La nueva normativa fue presentada como proyecto en la Comisión Europea y contempla reglas generales sobre el etiquetado de alimentos y sobre la información acerca de su contenido nutricional. Esta modificación pretende facilitar la elección de los consumidores de alimentos saludables para una dieta equilibrada. Asimismo, las bebidas alcohólicas si bien no tendrían que indicar su contenido en sal, azúcar o grasas, sí deberán especificar las calorías.

El proyecto de la CE pretende modernizar, simplificar y aclarar las leyes sobre etiquetado, para que la información sea presentada de una forma clara y uniforme al consumidor. Además, la nueva normativa exigiría un mínimo determinado en los tipos de letras de las etiquetas terminando así con la "letra chica". El proyecto establece también la obligatoriedad de advertir en la etiqueta las potencialidades alergénicas de un alimento.

En el tema de las bebidas alcohólicas, el más sensible del proyecto, la CE discute en estos momentos si los cambios que ultima Bruselas en la parte referente a la información nutricional deben afectar o no al vino y a la cerveza.

España junto a nueve países más han solicitado excluir al vino de la nueva normativa de etiquetado, por considerar que se trata de un producto que no se hace con una sola receta y además en la UE ya está sometido a un exceso de regulaciones.

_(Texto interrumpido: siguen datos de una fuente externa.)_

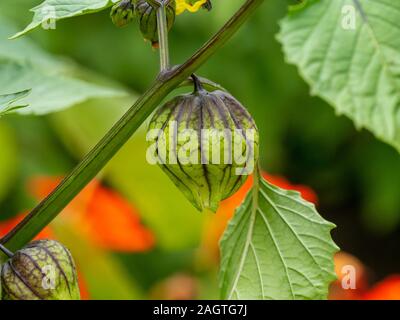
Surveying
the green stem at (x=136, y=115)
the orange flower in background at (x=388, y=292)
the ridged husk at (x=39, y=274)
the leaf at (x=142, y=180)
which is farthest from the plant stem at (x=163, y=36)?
the orange flower in background at (x=388, y=292)

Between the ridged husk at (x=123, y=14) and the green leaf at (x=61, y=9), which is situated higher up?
the ridged husk at (x=123, y=14)

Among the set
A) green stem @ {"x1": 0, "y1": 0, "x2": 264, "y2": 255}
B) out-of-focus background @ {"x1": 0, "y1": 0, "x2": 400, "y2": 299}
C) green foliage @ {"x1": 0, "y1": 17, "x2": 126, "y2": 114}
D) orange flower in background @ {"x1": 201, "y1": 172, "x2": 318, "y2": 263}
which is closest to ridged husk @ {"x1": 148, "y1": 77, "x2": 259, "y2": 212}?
green stem @ {"x1": 0, "y1": 0, "x2": 264, "y2": 255}

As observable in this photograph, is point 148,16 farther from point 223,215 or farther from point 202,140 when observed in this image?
point 223,215

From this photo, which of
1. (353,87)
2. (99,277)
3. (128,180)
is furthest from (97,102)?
(353,87)

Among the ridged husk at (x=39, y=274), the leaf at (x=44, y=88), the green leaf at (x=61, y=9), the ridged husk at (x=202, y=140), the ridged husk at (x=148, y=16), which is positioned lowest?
the ridged husk at (x=39, y=274)

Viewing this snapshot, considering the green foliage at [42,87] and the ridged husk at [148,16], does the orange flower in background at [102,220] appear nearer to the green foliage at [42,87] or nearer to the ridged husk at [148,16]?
the green foliage at [42,87]

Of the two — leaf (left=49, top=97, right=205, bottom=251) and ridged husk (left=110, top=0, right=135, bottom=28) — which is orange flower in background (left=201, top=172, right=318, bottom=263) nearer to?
leaf (left=49, top=97, right=205, bottom=251)
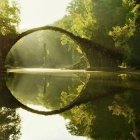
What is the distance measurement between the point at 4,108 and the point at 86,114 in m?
2.58

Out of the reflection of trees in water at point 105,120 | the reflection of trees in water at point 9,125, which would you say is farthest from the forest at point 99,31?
the reflection of trees in water at point 9,125

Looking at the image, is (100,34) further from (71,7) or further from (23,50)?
(23,50)

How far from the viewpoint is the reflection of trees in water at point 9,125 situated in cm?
700

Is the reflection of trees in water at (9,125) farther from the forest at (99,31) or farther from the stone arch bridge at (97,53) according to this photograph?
the stone arch bridge at (97,53)

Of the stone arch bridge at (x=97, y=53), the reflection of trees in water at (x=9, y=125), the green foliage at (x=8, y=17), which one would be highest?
the green foliage at (x=8, y=17)

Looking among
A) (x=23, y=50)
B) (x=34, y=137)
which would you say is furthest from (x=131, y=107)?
(x=23, y=50)

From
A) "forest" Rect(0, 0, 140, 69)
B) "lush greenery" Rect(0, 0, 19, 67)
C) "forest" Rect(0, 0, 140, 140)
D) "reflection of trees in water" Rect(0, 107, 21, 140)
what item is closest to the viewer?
"reflection of trees in water" Rect(0, 107, 21, 140)

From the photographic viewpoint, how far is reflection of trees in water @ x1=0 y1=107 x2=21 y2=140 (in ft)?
23.0

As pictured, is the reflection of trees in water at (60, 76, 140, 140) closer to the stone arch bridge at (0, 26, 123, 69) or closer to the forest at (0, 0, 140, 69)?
the forest at (0, 0, 140, 69)

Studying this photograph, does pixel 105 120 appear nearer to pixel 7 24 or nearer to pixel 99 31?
pixel 7 24

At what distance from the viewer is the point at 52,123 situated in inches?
340

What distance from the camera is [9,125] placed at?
8.24 metres

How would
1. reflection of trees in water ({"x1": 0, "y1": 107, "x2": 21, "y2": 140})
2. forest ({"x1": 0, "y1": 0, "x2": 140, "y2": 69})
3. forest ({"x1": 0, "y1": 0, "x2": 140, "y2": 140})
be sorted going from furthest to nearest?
forest ({"x1": 0, "y1": 0, "x2": 140, "y2": 69}) → forest ({"x1": 0, "y1": 0, "x2": 140, "y2": 140}) → reflection of trees in water ({"x1": 0, "y1": 107, "x2": 21, "y2": 140})

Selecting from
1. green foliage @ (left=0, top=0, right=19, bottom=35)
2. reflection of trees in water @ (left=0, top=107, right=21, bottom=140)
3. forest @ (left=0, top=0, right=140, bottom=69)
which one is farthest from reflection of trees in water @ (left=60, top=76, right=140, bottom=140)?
green foliage @ (left=0, top=0, right=19, bottom=35)
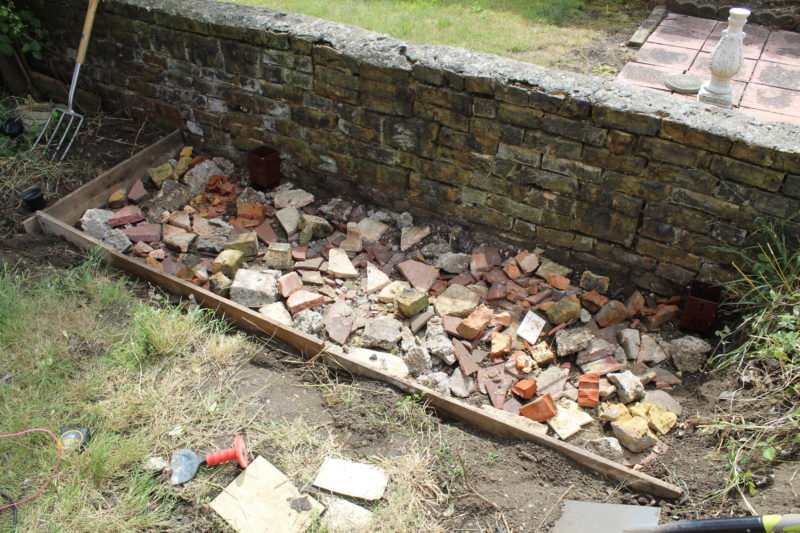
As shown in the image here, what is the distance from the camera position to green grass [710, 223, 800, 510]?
2.71 meters

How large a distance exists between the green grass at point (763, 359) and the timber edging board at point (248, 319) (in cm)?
40

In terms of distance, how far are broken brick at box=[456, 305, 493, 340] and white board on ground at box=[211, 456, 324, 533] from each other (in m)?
1.39

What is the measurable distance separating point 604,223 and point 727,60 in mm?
1350

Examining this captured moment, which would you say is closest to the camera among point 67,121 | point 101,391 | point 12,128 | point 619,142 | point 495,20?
point 101,391

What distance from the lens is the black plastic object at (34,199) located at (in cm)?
437

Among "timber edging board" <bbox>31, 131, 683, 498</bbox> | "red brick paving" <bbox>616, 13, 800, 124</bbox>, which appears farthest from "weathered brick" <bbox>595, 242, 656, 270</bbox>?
"red brick paving" <bbox>616, 13, 800, 124</bbox>

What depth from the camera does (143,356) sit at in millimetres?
3410

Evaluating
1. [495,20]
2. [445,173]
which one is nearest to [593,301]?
[445,173]

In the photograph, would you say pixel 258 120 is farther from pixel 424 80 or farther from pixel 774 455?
pixel 774 455

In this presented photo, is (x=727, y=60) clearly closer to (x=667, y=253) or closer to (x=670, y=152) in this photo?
(x=670, y=152)

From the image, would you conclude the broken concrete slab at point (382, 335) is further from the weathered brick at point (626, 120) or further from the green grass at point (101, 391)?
the weathered brick at point (626, 120)

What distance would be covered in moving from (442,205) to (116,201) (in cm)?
265

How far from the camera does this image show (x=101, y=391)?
10.6 ft

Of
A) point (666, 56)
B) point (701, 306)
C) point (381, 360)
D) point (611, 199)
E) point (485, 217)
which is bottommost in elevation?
point (381, 360)
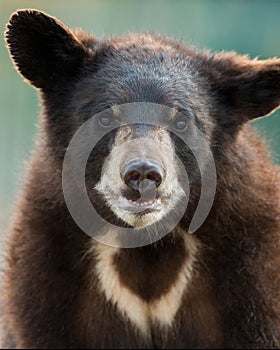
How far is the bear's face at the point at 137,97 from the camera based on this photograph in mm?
6648

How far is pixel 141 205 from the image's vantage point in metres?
6.48

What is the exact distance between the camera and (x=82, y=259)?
284 inches

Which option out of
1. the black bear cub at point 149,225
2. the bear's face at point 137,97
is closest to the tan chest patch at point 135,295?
the black bear cub at point 149,225

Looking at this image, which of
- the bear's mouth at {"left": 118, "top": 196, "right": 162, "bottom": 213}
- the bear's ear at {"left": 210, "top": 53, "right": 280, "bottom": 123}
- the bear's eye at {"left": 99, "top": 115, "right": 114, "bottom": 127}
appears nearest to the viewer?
the bear's mouth at {"left": 118, "top": 196, "right": 162, "bottom": 213}

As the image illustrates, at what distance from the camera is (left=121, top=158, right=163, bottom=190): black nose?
6254 millimetres

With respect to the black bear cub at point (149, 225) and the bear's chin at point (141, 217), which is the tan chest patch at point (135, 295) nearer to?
the black bear cub at point (149, 225)

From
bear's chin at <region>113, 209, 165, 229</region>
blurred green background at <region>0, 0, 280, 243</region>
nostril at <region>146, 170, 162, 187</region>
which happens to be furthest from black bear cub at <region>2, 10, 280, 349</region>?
blurred green background at <region>0, 0, 280, 243</region>

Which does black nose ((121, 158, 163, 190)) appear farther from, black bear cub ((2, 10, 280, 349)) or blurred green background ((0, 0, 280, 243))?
blurred green background ((0, 0, 280, 243))

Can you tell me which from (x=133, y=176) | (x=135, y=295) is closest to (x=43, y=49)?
(x=133, y=176)

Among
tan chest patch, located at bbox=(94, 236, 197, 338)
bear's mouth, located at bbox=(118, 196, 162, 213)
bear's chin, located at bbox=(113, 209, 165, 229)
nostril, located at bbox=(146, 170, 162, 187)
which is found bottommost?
tan chest patch, located at bbox=(94, 236, 197, 338)

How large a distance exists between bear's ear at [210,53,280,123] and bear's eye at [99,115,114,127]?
871 millimetres

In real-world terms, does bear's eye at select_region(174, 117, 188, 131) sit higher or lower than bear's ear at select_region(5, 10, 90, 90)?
lower

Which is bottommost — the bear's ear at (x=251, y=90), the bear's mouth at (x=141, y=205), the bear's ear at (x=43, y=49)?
the bear's mouth at (x=141, y=205)

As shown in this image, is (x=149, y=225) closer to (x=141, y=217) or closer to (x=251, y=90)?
(x=141, y=217)
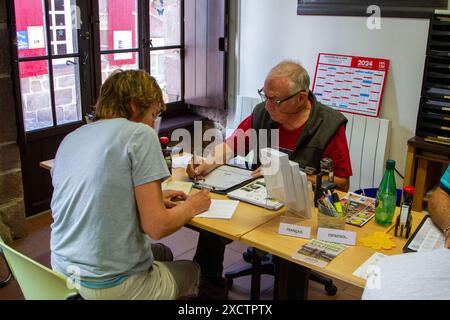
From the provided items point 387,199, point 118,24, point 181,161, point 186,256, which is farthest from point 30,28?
point 387,199

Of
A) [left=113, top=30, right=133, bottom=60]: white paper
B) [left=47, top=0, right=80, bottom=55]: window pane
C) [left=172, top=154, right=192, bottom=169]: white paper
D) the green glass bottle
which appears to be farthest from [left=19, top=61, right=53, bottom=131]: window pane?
the green glass bottle

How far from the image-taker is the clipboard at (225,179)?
2240 millimetres

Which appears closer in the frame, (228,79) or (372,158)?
(372,158)

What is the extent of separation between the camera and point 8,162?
126 inches

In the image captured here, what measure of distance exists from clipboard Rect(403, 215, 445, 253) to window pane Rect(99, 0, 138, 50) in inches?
110

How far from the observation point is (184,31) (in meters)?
4.43

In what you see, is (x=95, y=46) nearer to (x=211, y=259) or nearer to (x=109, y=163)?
(x=211, y=259)

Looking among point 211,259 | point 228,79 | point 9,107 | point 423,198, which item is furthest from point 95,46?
point 423,198

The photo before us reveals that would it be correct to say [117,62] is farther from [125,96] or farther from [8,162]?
[125,96]

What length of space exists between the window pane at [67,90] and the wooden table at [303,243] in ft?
7.44

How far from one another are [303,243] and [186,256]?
58.8 inches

La preocupación de la UE es la detección de la obesidad como "el mayor problema de salud al que debe hacer frente la Unión Europea" . Las etiquetas de los alimentos son "una buena vía para informar al consumidor y hacerle consciente de la repercusión que tienen en su salud las decisiones al comprar comida".

Según datos de la Organización Mundial de la Salud (OMS), en la UE el número de niños obesos o con problemas de sobrepeso ha pasado de 14 millones en 2005 a 22 millones en 2007. La OMS asegura que los problemas de obesidad se han triplicado desde 1980 en la mayoría de los países europeos.